Participants at the two-day meeting of heads of ECOWAS national units, civil society and immigration officials want two key provisions on free movement of persons within ECOWAS abolished
| By Maureen Chigbo | Mar. 25, 2013 @ 01:00 GMT
A NEW proposal by heads of ECOWAS national units, civil society and Immigration officials wants the commission to abolish two key provisions of the regional Protocol on free movement of persons. The provisions are the 90-day limit for community citizens visiting other member states without visa and imposition of a residency card for those staying beyond 90 days. Under the 1979 regional flagship protocol on free movement of persons, the right of residence and establishment, ECOWAS citizens are required to stay for a maximum of 90 days on a visit to another member state and obtain a residence permit for stays beyond this period, a restriction that also applied to their personal cars. The free movement protocol has made the community the only visa-free region in Africa. However, there are impediments to its implementation. These include alleged discrimination, extortion and harassment of citizens, which constitutes a serious barrier to free movement.
The officials are also recommending that the existing regional travel certificate should be replaced in 2015 with an ECOWAS biometric national identity card. The recommendations are the outcome of a meeting of the officials, which ended at the ECOWAS Commission’s Abuja headquarters March 8. The meeting also reviewed the status of implementation of the protocol, identified the grey areas and recommended amendments and a revision.
Participants at the two-day meeting argued that the abolition of the 90-day limit was consistent with the decision of the mini-summit of heads of state and governments held in Abuja in March 2000 and the 7th forum of ministers in charge of security held in November 2009. They also recommended that the clause “in accordance with national legislation” should be expunged from the protocol,” and called for the establishment of “a working group to develop modalities for a secure and effective identification mechanism for community citizens residing within member states as well as in border communities.”
In recommending that the travel certificate be replaced by a regional biometric national ID card, the meeting called on member states to harmonise their divergent immigration laws and policies to ensure the successful deployment of the National ID cards. Also, member states yet to deploy the ECOWAS passport were urged to expedite actions in this regard and “identify possible areas of intervention by the ECOWAS Commission.”
On the right of establishment, the meeting urged member states to ensure equal treatment of their nationals and citizens of other member states in the creation and management of enterprises or private companies.
Member states should also harmonise their investment codes with the provisions of the supplementary protocol which forbids any form of discrimination.
Regarding ECOWAS citizenship, the meeting recommended the harmonisation of national laws concerning citizenship and naturalisation.

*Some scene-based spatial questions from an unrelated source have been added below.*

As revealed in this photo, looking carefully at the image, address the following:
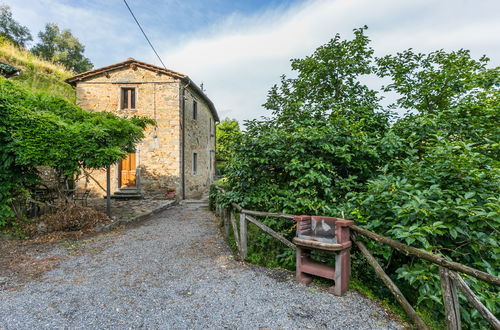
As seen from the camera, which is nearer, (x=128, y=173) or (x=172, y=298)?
(x=172, y=298)

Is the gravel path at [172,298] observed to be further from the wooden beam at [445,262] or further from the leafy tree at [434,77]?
the leafy tree at [434,77]

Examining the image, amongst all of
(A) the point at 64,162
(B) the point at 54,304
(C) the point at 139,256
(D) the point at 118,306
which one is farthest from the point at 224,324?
(A) the point at 64,162

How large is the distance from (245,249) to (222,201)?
39.6 inches

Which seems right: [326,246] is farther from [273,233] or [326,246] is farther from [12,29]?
[12,29]

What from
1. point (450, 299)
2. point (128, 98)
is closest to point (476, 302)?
point (450, 299)

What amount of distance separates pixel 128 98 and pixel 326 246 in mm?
10946

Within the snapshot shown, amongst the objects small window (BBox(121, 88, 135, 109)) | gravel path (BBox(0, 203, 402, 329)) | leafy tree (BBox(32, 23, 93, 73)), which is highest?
leafy tree (BBox(32, 23, 93, 73))

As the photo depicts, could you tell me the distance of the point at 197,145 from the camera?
12.9 m

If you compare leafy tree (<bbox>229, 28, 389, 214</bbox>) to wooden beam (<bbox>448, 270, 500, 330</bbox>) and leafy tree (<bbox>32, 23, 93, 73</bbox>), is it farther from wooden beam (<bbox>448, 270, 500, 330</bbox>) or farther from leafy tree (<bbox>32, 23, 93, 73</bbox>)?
leafy tree (<bbox>32, 23, 93, 73</bbox>)

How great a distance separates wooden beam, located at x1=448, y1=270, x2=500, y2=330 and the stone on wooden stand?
1.04 meters

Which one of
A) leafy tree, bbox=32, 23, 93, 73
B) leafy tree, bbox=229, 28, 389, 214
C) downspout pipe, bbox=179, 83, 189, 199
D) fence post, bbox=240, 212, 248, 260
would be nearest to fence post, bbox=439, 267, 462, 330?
leafy tree, bbox=229, 28, 389, 214

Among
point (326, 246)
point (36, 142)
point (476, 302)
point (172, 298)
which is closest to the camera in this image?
point (476, 302)

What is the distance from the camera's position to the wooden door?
10.8m

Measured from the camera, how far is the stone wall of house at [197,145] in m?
11.6
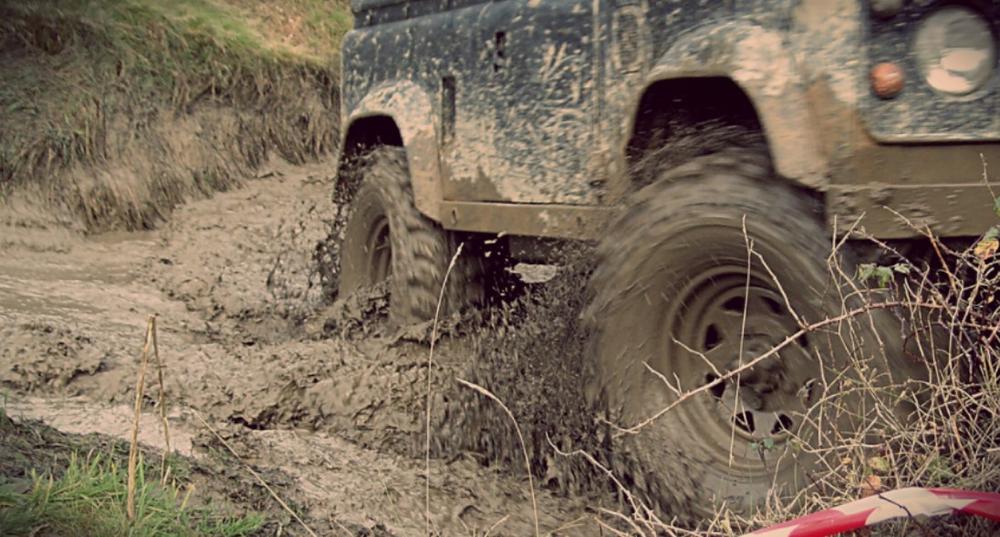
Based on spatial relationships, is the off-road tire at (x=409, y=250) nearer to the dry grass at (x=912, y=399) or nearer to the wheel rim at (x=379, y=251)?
the wheel rim at (x=379, y=251)

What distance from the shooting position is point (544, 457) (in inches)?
178

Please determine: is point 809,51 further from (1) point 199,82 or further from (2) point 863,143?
(1) point 199,82

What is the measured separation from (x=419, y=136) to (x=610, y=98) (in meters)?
1.43

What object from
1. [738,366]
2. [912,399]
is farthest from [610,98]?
[912,399]

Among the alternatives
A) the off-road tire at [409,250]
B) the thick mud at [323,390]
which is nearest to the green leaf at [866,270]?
the thick mud at [323,390]

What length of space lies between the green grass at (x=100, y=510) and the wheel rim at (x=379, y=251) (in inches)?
114

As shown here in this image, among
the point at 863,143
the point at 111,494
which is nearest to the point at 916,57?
the point at 863,143

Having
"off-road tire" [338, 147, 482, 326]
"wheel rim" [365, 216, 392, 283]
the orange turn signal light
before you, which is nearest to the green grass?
the orange turn signal light

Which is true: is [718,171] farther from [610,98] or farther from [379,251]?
[379,251]

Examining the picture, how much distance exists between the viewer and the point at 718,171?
3.97 m

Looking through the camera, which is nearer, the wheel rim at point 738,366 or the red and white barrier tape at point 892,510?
the red and white barrier tape at point 892,510

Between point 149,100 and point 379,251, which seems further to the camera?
point 149,100

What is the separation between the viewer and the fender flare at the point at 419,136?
565cm

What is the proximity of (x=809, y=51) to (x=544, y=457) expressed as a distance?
161cm
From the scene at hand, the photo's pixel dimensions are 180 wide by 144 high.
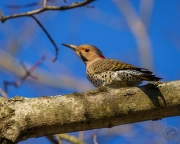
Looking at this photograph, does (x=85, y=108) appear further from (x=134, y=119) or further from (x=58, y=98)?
(x=134, y=119)

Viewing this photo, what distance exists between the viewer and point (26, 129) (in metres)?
2.43

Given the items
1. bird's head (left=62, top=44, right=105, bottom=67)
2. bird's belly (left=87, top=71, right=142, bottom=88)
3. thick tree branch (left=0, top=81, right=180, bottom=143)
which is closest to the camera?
thick tree branch (left=0, top=81, right=180, bottom=143)

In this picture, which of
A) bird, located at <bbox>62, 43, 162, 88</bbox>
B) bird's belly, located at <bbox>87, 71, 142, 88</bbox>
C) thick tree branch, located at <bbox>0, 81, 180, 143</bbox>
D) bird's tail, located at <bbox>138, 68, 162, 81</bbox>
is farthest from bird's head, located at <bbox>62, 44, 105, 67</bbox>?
thick tree branch, located at <bbox>0, 81, 180, 143</bbox>

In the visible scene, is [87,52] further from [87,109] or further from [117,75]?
[87,109]

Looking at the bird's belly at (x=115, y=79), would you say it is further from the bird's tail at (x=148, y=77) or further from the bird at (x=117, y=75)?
the bird's tail at (x=148, y=77)

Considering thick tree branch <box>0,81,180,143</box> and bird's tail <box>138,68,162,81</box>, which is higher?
bird's tail <box>138,68,162,81</box>

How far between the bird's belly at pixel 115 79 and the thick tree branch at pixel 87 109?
34.7 inches

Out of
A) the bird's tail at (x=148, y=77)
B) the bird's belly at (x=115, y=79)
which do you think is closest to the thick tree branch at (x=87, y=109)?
the bird's tail at (x=148, y=77)

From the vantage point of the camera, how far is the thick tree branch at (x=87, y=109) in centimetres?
244

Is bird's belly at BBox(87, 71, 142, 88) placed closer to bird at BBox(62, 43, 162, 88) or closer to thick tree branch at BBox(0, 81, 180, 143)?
bird at BBox(62, 43, 162, 88)

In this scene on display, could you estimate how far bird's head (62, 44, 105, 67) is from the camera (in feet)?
17.6

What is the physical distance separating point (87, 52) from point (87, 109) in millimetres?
2939

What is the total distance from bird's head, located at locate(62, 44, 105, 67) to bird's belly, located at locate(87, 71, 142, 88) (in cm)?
101

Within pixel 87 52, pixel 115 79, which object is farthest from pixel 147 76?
pixel 87 52
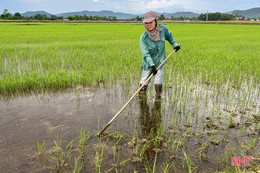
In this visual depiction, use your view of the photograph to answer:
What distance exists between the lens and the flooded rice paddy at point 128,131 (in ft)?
6.05

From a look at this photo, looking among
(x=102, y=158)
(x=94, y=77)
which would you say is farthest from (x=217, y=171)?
(x=94, y=77)

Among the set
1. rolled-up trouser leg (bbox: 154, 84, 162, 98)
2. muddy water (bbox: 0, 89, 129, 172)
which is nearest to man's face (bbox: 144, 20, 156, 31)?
rolled-up trouser leg (bbox: 154, 84, 162, 98)

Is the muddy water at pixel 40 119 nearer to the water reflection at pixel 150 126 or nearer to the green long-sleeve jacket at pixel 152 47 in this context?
the water reflection at pixel 150 126

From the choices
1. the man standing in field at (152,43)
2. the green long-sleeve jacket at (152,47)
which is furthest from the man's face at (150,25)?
the green long-sleeve jacket at (152,47)

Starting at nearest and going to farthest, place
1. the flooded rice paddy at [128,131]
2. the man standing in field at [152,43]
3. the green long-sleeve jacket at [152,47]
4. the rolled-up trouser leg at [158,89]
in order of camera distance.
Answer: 1. the flooded rice paddy at [128,131]
2. the man standing in field at [152,43]
3. the green long-sleeve jacket at [152,47]
4. the rolled-up trouser leg at [158,89]

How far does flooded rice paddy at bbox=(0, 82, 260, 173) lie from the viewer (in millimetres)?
1844

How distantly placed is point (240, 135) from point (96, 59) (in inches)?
194

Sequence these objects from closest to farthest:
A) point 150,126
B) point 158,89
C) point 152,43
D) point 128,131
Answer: point 128,131 → point 150,126 → point 152,43 → point 158,89

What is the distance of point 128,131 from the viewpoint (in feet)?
7.91

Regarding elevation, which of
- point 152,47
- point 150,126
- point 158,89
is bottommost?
point 150,126

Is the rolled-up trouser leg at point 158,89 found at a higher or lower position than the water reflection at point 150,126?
higher

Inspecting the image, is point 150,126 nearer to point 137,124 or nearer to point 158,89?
point 137,124

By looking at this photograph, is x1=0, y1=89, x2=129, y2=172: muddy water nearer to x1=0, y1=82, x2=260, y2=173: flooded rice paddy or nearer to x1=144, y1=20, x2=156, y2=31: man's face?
x1=0, y1=82, x2=260, y2=173: flooded rice paddy

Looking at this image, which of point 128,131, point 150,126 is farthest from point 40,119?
point 150,126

“Citizens of ECOWAS with dual nationality can, without exception, enjoy community citizenship,” the meeting said, adding that “Dual nationality should no longer be considered to be a limiting factor.”

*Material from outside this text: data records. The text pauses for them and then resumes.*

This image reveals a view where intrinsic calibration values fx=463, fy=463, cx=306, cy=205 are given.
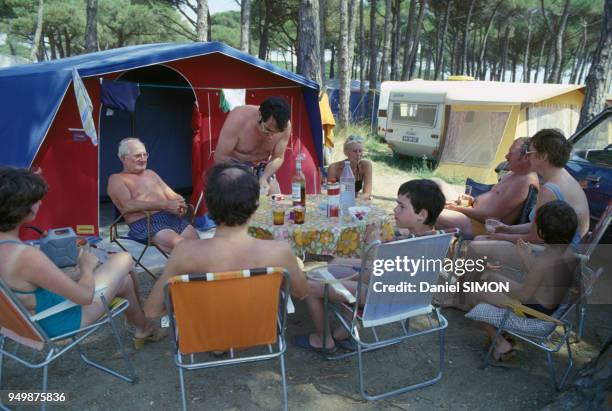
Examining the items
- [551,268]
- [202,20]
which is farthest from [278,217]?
[202,20]

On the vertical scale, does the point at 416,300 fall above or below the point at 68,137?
below

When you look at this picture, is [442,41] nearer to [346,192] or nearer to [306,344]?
[346,192]

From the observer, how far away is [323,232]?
2.80 meters

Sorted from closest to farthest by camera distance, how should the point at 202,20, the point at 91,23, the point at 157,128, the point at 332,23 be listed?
the point at 157,128, the point at 202,20, the point at 91,23, the point at 332,23

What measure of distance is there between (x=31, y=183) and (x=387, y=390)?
1990 mm

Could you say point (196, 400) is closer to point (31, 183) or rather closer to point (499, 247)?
point (31, 183)

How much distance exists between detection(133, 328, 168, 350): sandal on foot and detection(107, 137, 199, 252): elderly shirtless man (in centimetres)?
66

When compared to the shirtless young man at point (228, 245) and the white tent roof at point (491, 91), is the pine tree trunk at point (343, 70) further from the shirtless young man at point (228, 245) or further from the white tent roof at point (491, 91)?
the shirtless young man at point (228, 245)

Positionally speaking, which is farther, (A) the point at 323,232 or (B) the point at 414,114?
(B) the point at 414,114

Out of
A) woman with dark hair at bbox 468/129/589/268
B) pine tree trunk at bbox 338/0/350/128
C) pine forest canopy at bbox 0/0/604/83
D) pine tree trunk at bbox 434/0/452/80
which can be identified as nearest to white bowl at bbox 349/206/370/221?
woman with dark hair at bbox 468/129/589/268

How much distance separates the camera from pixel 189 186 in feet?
23.3

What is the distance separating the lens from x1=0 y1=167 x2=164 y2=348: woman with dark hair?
1.87 metres

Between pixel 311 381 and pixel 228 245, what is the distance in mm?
1038

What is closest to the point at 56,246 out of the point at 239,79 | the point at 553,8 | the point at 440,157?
the point at 239,79
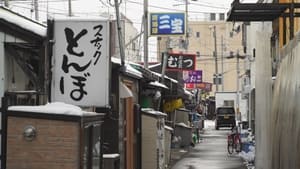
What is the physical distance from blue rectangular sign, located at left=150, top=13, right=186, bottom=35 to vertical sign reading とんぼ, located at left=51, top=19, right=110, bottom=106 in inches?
673

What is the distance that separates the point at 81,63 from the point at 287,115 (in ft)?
11.3

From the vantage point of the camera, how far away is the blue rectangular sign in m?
26.0

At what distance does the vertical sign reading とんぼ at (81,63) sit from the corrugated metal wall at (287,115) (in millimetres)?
2824

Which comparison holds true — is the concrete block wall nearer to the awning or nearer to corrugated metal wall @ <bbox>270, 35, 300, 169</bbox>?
corrugated metal wall @ <bbox>270, 35, 300, 169</bbox>

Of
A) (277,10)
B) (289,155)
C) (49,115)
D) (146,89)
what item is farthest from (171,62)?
(49,115)

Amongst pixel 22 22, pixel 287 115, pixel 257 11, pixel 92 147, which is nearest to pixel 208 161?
pixel 257 11

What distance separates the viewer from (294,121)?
870cm

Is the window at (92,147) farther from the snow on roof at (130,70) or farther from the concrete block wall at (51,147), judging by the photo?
the snow on roof at (130,70)

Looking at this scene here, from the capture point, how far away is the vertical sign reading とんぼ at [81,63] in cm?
882

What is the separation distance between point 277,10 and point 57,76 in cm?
564

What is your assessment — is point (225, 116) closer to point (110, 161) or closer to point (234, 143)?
point (234, 143)

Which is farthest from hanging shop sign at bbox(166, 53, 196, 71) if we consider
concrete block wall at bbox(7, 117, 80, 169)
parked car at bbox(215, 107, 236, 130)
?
parked car at bbox(215, 107, 236, 130)

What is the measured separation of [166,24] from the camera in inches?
1029

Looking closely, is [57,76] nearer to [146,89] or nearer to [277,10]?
[277,10]
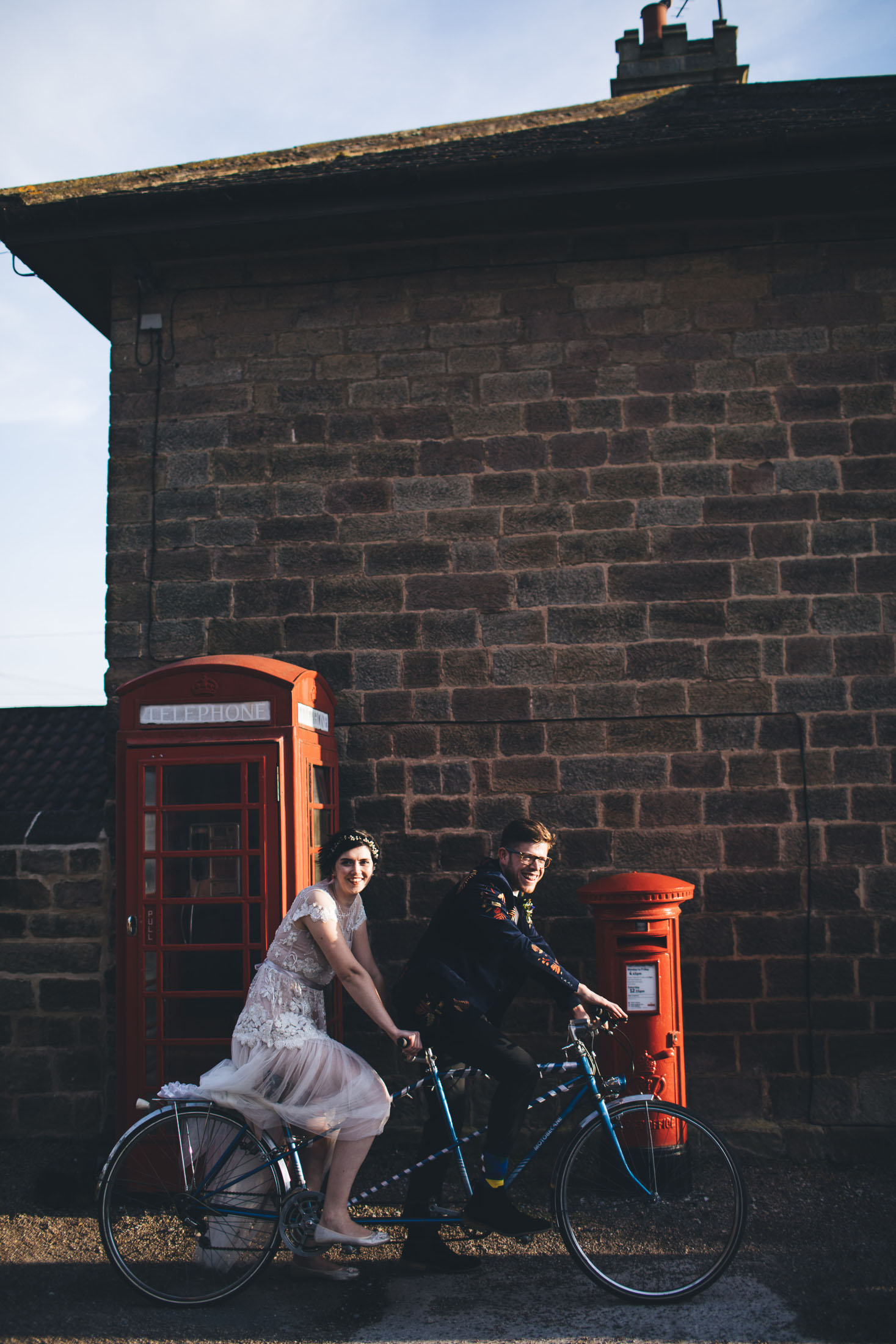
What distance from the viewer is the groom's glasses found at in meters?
4.22

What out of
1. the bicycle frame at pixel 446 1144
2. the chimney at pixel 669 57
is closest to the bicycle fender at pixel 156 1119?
the bicycle frame at pixel 446 1144

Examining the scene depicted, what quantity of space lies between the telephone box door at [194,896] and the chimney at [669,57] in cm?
592

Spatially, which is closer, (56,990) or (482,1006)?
(482,1006)

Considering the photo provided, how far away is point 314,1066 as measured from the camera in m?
3.87

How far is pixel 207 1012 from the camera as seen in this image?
5004mm

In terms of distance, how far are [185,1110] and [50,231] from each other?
5176 millimetres

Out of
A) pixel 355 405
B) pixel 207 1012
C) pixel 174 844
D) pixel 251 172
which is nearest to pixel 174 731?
pixel 174 844

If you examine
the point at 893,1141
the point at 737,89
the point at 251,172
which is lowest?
the point at 893,1141

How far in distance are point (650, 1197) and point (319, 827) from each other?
7.99 ft

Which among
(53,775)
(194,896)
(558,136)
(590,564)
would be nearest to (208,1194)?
(194,896)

The meeting also recommended the establishment of information and observation centres to “ensure that citizens are aware of their rights, ensure compliance with the protocol and thereby reduce cases of harassment.” This will serve as a monitoring mechanism for the effective implementation of the protocol.
In that regard, the meeting also recommended the establishment of a Committee of Eminent Persons whose terms of reference would be provided by ECOWAS Commission. On asylum seekers and refugees, the meeting recommended the development of a document of “refugee” within the Community, which shall define the concept and serve as guideline for treatment of Community citizens who fall under this category.

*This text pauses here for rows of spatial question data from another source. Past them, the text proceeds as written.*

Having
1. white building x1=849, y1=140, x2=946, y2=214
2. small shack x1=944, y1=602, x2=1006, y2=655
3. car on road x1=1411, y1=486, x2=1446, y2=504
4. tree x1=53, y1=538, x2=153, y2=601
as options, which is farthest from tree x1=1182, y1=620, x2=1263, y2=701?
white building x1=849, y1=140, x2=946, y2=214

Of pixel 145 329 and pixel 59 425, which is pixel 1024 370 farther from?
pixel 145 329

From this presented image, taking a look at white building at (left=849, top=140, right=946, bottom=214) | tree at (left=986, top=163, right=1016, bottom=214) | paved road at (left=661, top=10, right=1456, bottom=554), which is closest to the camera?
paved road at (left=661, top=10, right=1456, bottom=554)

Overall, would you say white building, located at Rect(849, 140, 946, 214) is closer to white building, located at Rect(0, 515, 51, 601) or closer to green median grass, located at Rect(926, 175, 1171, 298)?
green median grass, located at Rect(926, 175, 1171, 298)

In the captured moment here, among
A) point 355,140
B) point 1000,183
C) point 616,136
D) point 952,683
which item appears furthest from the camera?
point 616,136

Pending the development of a supplementary Act on refugees, the meeting recommended that a provision should be made for the reintegration of migrants of ECOWAS extraction who fall under the “refugee” category, and provide them with relevant documents and safeguard them against discrimination. The recommendations are to be forwarded to the regional ministers of security.
While opening the meeting, Ahmed Hamid, ECOWAS Commissioner for customs, trade, mines, industry, free movement and tourism, reaffirmed the commission’s commitment to eliminating impediments to the successful implementation of the free movement protocol.
He highlighted the urgent need to review some provisions of the text to ensure a seamless implementation, including a redefinition of the ECOWAS Citizenship to take into account Community citizens in the Diaspora.
Sanoh N’Faly, director of free movement/tourism, in his presentation, listed proposals for deliberation on the review of the protocol based on the outcome of the first regional heads of national units meeting. Among them is the removal of legal, administrative and political limitations, including incessant instability in the region as well as the need to institutionalise a forum for dialogue on migration issues for the region.
Earlier, Minourou Silla, of Cote d’Ivoire, who chaired the meeting on behalf of the chairman of administration and finance committee, said the outcome of the meeting should facilitate the full realisation of the benefits of the free movement protocol.